I get a PCollection
by subscribing to a Google pub/sub in Apache Beam like this:
deviceReferenceDataUpdates = pipeLine.begin()
.apply("subscribe to published data"),
PubsubIO.readMessages().fromTopic("my_data"))
I want to use the data to update a HashMap
of other data, that exists in the same class (the HashMap
is directly available in the same scope as the PCollection
). I'm investigating how I can use the .getSideInputsMap()
method in Apache Beam to achieve this. Here is an example of how getSideInputsMap()
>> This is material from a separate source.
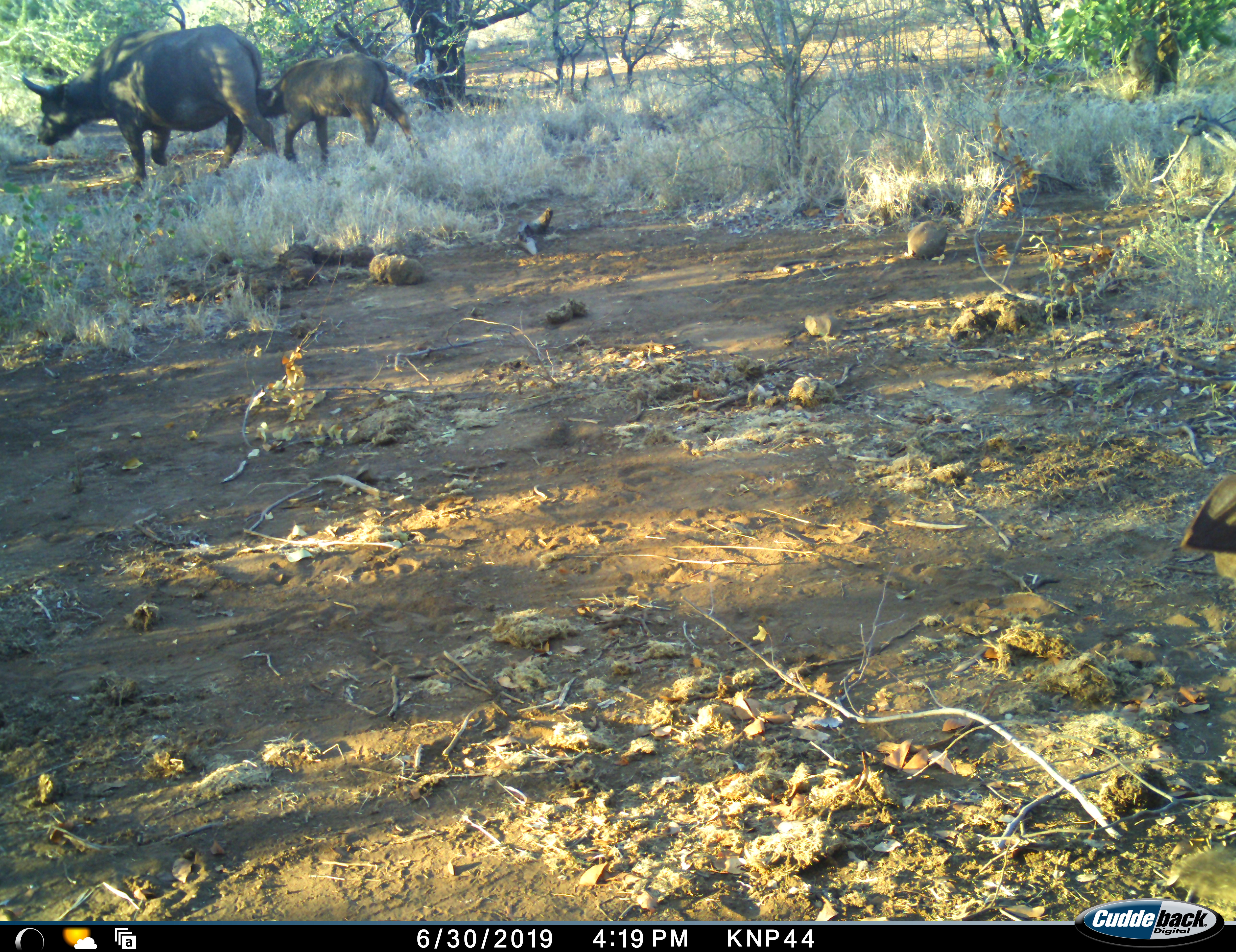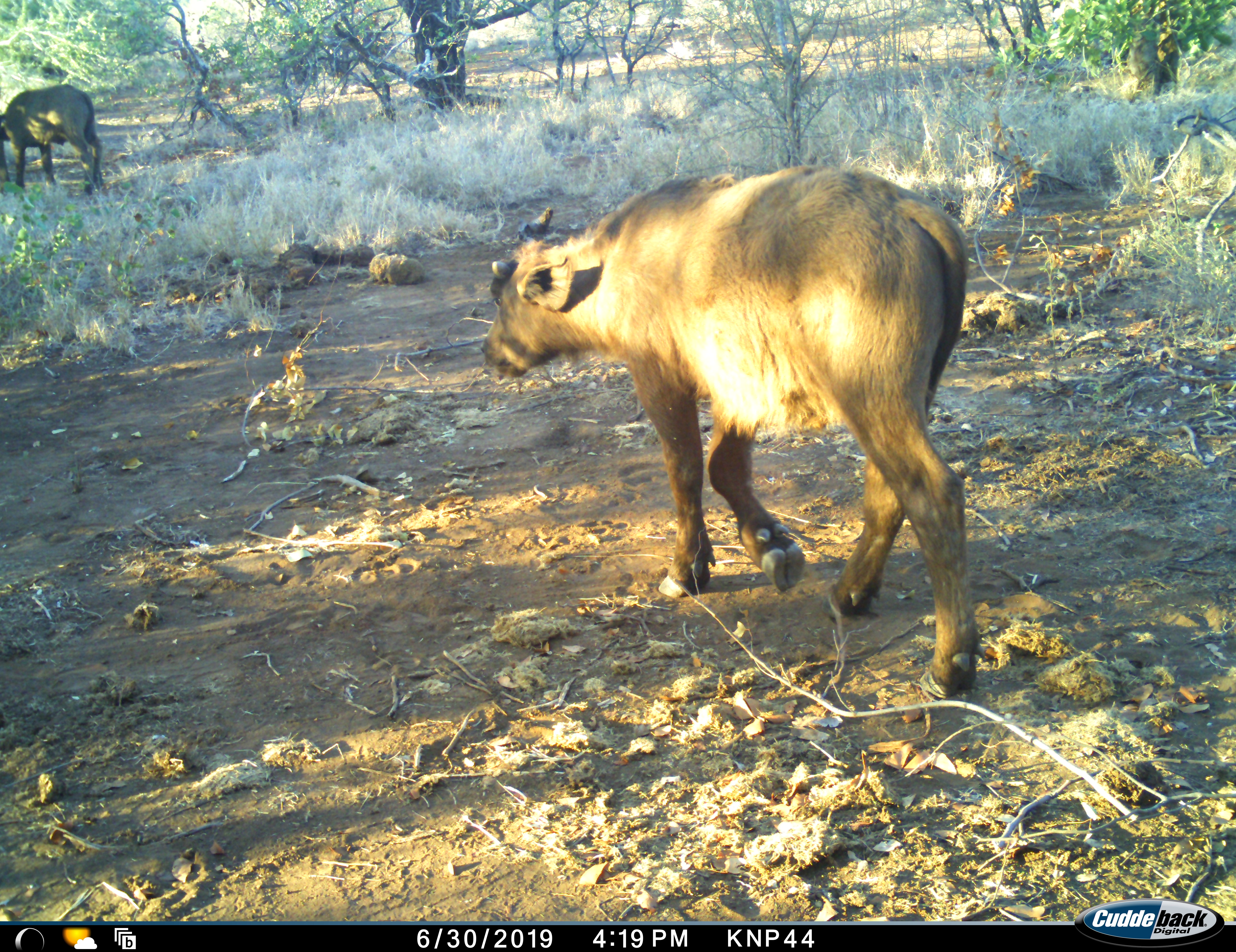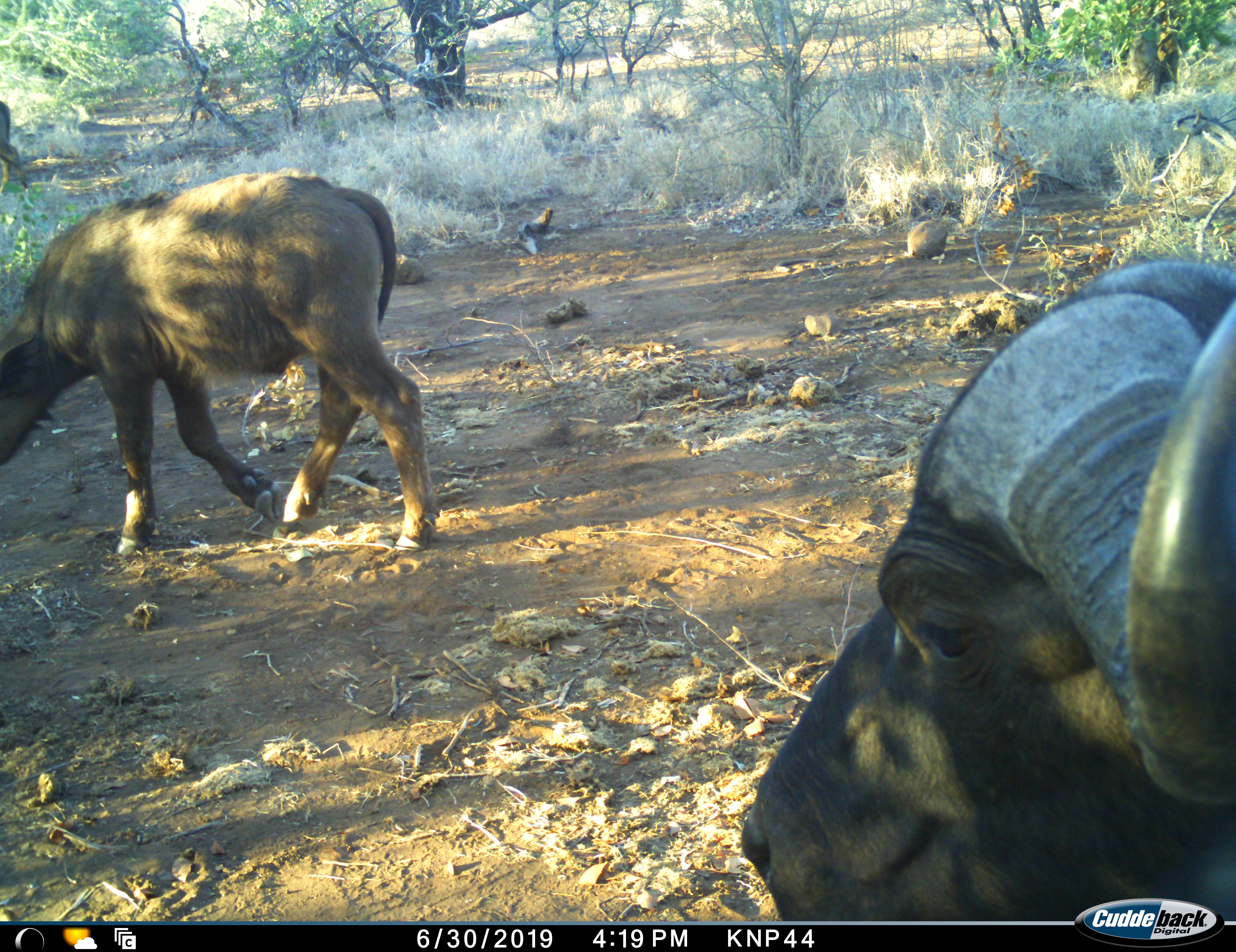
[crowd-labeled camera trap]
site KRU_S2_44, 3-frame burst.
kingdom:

can be used to put items into a new HashMap:
public Map<TupleTag<?>, PValue> getAdditionalInputs() {
Map<TupleTag<?>, PValue> additionalInputs = new HashMap<>();
for (Map.Entry<String, SideInput> sideInputEntry : payload.getSideInputsMap().entrySet()) {
try {
additionalInputs.put(
new TupleTag<>(sideInputEntry.getKey()),
rehydratedComponents.getPCollection(
protoTransform.getInputsOrThrow(sideInputEntry.getKey())));
} catch {
.... error handling
(taken from example 10 here - https://www.programcreek.com/java-api-examples/?api=org.apache.beam.sdk.transforms.Combine)
I'm not sure how (or if) I can use getSideInputsMap()
to update my HashMap
. It's not available as a direct method of my PCollection
. In the example above it's being applied to a payload
, and I'm not sure if I need to somehow generate a payload
, or if I should generate something else to which I can call getSideInputsMap()
?